Brabham BT46B Fan Car | Formula 1 | 1978
The Brabham BT46B was conceived and built to strike back at the dominant Lotus cars in the 1978 Formula 1 season. The Lotus cars introduced the concept of ground effects, in which engineers realized the air passing under the cars was as important as the air running over the car. If the air under the car was able to pass more smoothly underneath, the air would go through more quickly. Thus, the air pressure beneath the car would be lower than the pressure above it, allowing atmospheric pressure to further help to push the car down onto the track. With the increased downforce, the cars were able to corner much harder and faster, giving the cars an advantage. Dissimilar to more conventional front and rear wings the ground effects solution did not create more drag, allowing cars to maintain their high speeds on straights without additional horsepower. Needless to say, this was a very major discovery in the sport.
As half of Formula 1 is always a behind the scenes battle between team engineers and the rulemakers, the engineers are always looking for ways to get a couple steps ahead of both the other teams and the FIA. Designer Gordon Murray wanted to do just that for the Brabham team, and the BT46B was born. Murray was one of the first designers after Lotus to realize how important ground effects were but couldn’t do it in the same manner as the Lotus engineers. Lotus, using a sleek V8, was able to vastly reshape the bottom of the car around the engine to create a low pressure area under the car. However, due to the size and shape of the Alfa Romeo flat-12 used in the Brabhams, Murray would not be able to achieve the desired results with the same technique.
Instead, Murray took a genius jump outside the box. Since natural airflow alone wouldn’t work to improve downforce in his cars, Murray installed a giant fan to the rear of the car. The fan was connected to the car’s engine by clutches, and the engine bay of the car was sealed to create a low pressure zone under the car.

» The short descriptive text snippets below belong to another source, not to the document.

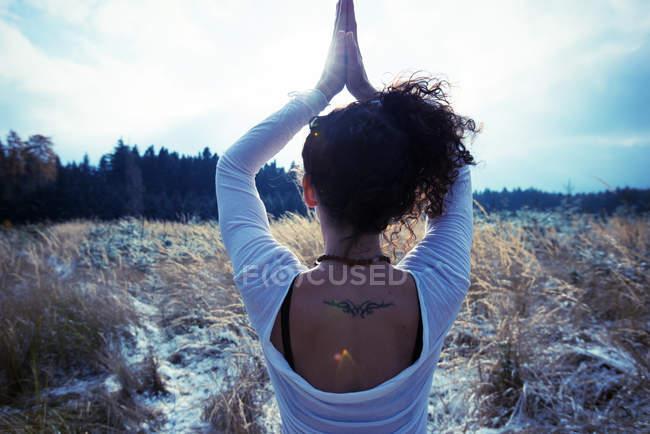 Взрослая женщина, практикующая позу йоги на дереве — стоковое фото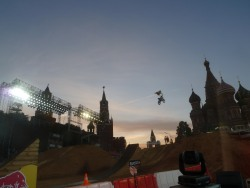 — Redbull Show de free style au pied de St Basile — Moscou —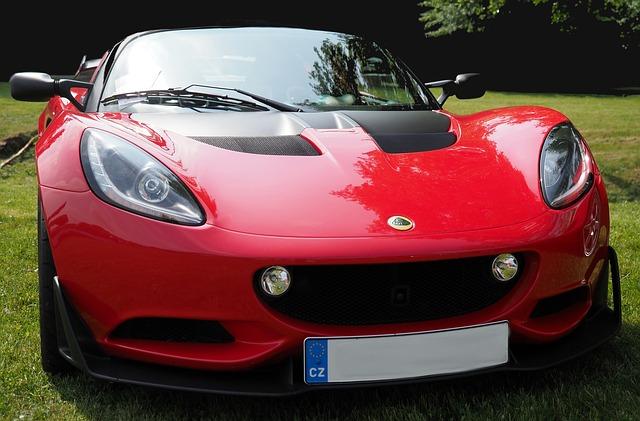 červený automobil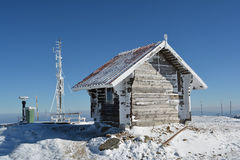 Kleines Blockhaus, gefrorene Antenne und einig anderes Material Lizenzfreies Stockfoto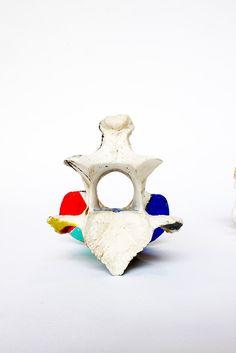 Angela Mena › BONES BONES  Configuración perfecta. Caracter individual.  Esmalte sobre hueso / Tamaño: 21x11x8 cm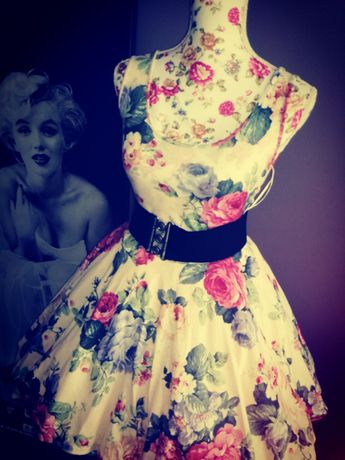 a6395d7e85 Sukienka retro kwiaty pin up vintage Kobyłka - image 1
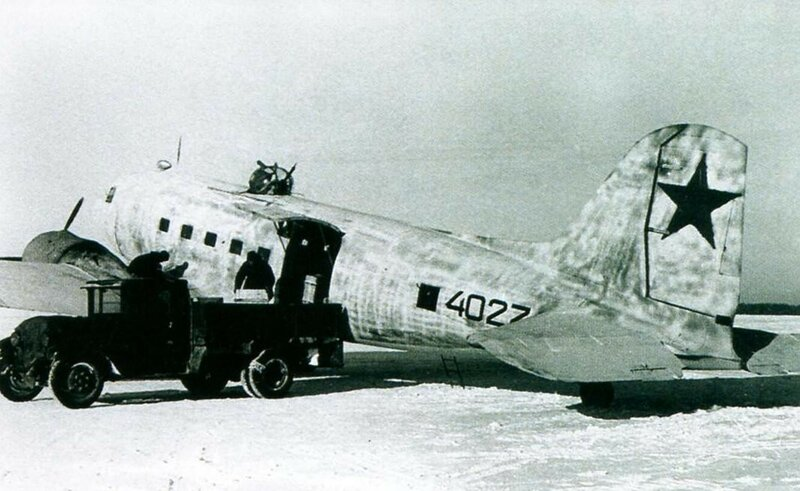 Транспортный самолёт Ли-2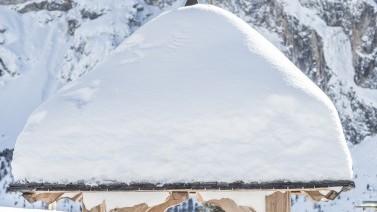 Tiefverschneite Winterlandschaft Col Raiser
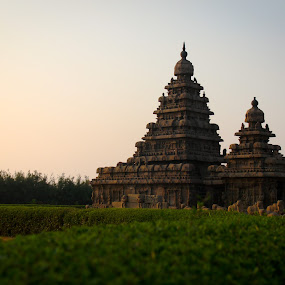 Shore Temple by Nanda Kumar - Buildings & Architecture Places of Worship ( temple, mamallapuram, shore temple, mahabs, mahabalipuram )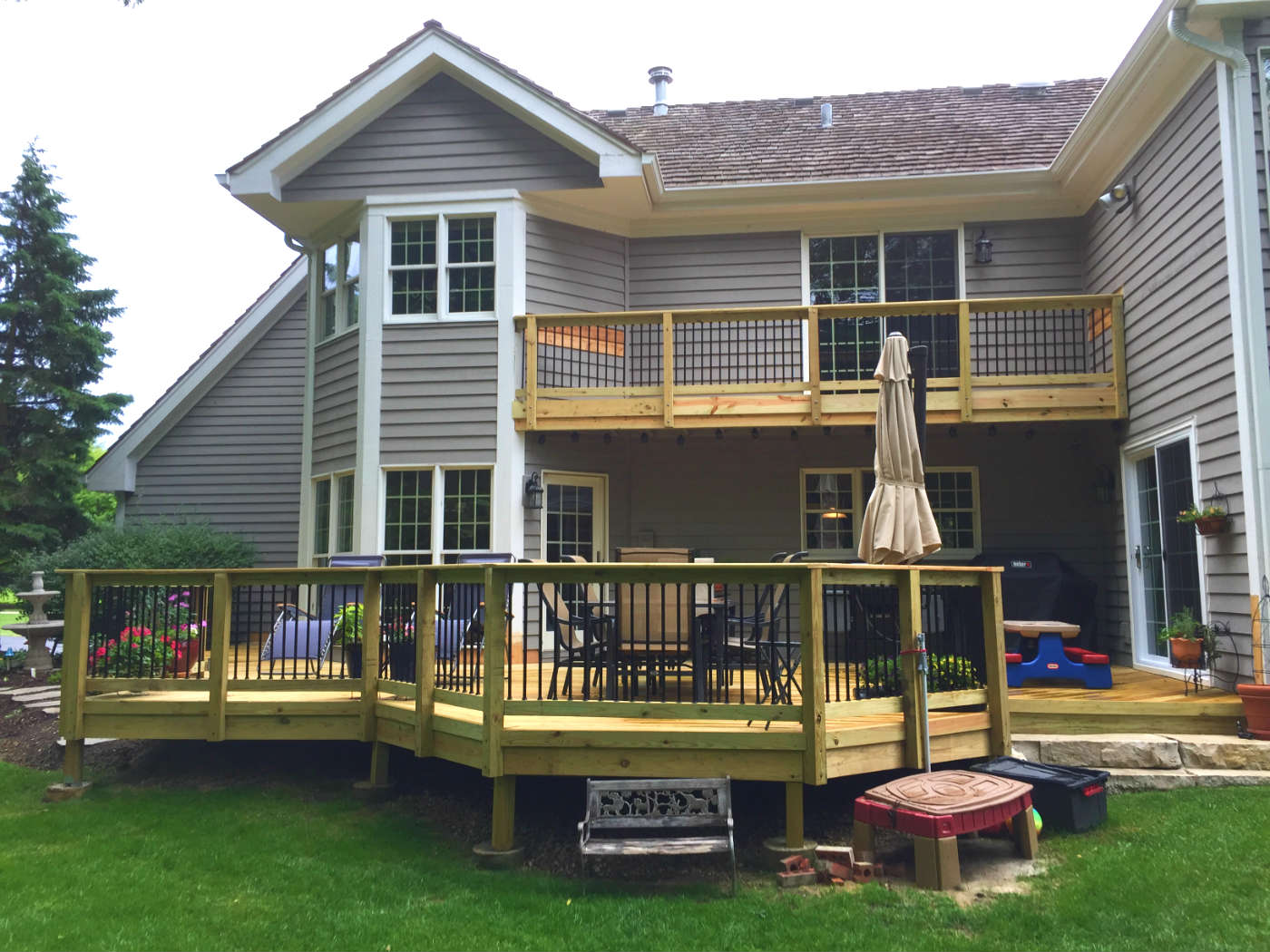 Barrington Deck Builder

As the fan was connected to to the engine itself, it was said that when drivers got on the throttle the car would visibly squat down on itself as the downforce increased.

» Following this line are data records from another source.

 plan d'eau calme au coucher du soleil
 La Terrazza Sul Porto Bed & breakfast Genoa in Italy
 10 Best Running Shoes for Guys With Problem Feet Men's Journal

The two Brabhams debuted in the eighth race of the 1978 season at the Swedish Grand Prix at Anderstorp. The Brabhams qualified second and third, behind Lotus driver Mario Andretti. In the race the Brabhams proved to be a success, however, the car driven by John Watson spun off on the 19th lap, taking him out of contention for a top spot in the race. The Brabham driven by Niki Lauda, however, powered past Andretti in his Lotus and ended up winning the race by over 30 seconds. Rival teams immediately protested and the heads of the other teams went after Brabham owner Bernie Ecclestone, who wanted to become president of the Formula One Constructors Association. To become president of the FOCA, Ecclestone would need their support and he made a deal with the FOCA to race the car a few more times before withdrawing the car from competition. However, the car was deemed illegal before it saw any more track time and Ecclestone, of course, complied without further argument. Ecclestone did go on to become president of the FOCA in 1978, and remains very involved in Formula 1 to this day.
The Brabham team returned to their original chassis design and never raced the Fan Cars in Formula 1 again, losing the 1978 season championship to Lotus. One of the brilliant Fan Cars can still be seen in action at the Goodwood Festival of Speed every so often.